● **THE TASK**: Across all the entries below, how many lines contain the string "icons"? The number by itself is the answer.

════

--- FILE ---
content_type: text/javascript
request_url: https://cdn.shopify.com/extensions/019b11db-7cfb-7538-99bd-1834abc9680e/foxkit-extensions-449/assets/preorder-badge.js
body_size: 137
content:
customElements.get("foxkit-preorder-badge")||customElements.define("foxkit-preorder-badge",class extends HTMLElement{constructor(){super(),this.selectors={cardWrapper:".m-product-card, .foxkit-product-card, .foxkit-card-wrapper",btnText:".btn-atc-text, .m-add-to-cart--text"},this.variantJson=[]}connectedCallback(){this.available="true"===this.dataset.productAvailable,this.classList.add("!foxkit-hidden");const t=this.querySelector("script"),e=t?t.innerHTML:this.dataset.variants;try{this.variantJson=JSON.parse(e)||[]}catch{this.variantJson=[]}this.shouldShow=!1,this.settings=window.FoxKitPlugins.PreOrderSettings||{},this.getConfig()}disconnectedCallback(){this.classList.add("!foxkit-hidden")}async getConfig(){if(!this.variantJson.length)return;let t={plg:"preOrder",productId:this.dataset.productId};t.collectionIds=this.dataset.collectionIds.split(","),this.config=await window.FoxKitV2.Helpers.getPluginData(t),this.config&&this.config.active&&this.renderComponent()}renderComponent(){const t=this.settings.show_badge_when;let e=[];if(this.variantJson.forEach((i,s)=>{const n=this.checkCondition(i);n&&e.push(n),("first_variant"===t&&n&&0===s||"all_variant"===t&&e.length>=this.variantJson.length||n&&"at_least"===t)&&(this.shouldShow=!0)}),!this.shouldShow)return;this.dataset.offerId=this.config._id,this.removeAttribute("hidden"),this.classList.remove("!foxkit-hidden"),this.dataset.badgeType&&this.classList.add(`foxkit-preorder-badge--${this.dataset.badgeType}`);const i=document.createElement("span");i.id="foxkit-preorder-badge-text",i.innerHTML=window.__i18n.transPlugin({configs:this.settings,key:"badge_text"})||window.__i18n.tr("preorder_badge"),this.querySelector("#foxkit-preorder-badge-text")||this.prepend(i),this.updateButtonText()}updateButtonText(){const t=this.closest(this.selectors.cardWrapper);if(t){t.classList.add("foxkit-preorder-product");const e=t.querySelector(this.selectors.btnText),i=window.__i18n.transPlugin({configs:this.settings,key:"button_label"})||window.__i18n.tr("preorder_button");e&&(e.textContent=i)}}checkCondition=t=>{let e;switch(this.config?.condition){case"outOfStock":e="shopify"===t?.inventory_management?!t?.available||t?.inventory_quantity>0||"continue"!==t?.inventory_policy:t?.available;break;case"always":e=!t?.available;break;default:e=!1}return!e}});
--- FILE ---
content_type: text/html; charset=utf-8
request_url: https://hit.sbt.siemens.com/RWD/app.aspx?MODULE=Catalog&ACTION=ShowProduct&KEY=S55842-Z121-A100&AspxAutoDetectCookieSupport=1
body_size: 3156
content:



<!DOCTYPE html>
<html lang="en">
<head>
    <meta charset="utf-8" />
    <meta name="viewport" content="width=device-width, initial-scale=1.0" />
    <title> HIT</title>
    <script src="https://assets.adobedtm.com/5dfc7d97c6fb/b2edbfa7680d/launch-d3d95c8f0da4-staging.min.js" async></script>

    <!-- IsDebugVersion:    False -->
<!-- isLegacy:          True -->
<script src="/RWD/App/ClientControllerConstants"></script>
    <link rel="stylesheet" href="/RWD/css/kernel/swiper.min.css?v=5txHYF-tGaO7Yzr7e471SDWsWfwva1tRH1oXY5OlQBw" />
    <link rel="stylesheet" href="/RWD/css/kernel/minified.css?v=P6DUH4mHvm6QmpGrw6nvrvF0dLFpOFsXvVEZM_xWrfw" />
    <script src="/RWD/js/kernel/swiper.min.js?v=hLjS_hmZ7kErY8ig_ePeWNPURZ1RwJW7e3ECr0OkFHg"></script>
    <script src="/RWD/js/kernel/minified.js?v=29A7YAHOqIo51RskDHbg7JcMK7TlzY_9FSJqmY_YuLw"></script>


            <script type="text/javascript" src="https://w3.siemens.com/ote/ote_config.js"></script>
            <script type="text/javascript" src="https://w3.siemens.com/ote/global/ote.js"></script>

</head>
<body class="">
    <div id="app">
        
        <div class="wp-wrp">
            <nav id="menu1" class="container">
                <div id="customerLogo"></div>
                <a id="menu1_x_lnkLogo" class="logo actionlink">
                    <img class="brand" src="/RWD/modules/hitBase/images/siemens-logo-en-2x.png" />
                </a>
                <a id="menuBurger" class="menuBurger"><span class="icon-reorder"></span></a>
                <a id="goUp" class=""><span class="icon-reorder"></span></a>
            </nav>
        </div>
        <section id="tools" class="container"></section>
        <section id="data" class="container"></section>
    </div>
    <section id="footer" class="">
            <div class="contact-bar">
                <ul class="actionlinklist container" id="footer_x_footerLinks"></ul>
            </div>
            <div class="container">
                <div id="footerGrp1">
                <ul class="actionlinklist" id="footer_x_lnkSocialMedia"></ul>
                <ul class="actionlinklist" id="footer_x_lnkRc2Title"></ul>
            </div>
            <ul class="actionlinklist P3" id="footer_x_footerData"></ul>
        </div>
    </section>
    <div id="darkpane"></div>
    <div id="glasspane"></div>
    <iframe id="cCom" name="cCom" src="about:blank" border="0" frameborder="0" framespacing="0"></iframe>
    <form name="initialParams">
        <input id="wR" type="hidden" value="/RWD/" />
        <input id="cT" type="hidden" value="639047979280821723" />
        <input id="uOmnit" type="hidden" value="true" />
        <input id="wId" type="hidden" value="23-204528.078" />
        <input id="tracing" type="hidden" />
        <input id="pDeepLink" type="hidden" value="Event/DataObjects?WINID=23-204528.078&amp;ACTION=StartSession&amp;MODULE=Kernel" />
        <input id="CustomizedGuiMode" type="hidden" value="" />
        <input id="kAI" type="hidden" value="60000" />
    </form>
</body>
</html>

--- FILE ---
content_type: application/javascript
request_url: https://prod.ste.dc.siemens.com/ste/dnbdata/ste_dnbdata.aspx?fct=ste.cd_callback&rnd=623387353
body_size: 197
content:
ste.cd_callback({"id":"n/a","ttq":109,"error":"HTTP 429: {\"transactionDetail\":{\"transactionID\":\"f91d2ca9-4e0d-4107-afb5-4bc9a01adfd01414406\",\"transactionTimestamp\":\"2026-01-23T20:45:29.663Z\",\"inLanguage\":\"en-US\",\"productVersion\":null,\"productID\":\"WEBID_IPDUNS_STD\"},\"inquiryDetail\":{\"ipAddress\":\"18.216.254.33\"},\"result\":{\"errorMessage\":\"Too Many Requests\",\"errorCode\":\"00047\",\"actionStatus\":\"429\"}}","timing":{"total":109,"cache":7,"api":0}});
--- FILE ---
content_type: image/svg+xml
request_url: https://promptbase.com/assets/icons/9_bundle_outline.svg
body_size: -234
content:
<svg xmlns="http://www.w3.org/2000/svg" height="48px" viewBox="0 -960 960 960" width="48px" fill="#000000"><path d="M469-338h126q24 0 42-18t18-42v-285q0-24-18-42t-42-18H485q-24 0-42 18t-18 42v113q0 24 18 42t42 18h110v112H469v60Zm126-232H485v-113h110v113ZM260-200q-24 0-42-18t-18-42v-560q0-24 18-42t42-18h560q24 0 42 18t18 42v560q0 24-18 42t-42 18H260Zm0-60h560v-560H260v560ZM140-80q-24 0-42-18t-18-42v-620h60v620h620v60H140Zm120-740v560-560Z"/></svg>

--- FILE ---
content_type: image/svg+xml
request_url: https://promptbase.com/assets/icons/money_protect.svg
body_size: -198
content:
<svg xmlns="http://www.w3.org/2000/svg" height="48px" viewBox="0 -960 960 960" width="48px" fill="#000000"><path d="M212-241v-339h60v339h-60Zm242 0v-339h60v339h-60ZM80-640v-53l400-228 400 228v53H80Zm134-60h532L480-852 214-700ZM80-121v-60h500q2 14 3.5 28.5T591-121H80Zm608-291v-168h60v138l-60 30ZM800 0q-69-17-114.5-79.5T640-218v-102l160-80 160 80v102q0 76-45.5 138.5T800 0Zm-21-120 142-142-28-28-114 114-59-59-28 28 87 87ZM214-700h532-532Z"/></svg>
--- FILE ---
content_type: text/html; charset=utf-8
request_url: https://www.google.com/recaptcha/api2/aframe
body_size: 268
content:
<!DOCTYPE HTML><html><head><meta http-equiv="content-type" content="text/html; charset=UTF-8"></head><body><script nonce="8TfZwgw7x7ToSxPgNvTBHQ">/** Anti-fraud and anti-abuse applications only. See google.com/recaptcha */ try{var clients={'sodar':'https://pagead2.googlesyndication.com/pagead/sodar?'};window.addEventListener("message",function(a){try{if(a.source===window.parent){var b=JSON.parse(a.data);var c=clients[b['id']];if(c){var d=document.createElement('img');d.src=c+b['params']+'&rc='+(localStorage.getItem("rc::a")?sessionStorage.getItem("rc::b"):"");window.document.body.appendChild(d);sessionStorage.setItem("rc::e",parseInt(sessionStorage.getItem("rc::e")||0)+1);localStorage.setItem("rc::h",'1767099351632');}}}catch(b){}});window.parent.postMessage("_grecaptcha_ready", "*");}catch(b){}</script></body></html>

════

● **REPLY**: 2